- [WHAT THE TASK ASKS]:
Copy the listing word for word, from the line with "Is (16,195,86,233): shadow" up to and including the line with "32.0 inches".

- [DATA ENTRIES]:
--------------------------------

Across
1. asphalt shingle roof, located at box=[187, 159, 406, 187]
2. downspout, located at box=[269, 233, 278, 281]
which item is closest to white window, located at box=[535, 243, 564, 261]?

--------------------------------

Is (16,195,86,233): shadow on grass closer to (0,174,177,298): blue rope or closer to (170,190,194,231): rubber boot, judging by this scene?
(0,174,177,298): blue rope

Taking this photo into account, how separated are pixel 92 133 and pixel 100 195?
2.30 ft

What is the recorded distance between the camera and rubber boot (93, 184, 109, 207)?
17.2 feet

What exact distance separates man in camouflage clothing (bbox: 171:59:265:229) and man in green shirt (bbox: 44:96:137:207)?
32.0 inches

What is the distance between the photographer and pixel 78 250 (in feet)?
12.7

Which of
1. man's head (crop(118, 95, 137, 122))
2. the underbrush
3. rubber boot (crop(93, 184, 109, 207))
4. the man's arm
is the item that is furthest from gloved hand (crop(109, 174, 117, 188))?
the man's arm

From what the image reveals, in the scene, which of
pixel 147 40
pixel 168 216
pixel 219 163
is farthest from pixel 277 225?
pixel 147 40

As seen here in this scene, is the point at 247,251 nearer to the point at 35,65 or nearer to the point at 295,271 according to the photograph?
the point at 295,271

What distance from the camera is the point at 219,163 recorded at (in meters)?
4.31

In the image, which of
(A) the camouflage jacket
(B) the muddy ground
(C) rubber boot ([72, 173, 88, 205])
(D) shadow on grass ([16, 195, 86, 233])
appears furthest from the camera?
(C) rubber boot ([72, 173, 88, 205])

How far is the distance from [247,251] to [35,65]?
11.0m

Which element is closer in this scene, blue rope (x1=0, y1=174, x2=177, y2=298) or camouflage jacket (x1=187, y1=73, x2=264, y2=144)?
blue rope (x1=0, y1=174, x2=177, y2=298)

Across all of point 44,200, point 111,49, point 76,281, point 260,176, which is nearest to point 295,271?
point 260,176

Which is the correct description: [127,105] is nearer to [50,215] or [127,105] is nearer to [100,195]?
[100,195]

--------------------------------

- [TASK ANSWER]:
Is (16,195,86,233): shadow on grass closer to (0,174,177,298): blue rope or closer to (170,190,194,231): rubber boot, judging by this scene?
(0,174,177,298): blue rope

Taking this photo into account, how separated are pixel 92 133 and pixel 100 195?
2.30 ft

What is the recorded distance between the camera and rubber boot (93, 184, 109, 207)?
17.2 feet

What exact distance separates man in camouflage clothing (bbox: 171:59:265:229) and man in green shirt (bbox: 44:96:137:207)?
32.0 inches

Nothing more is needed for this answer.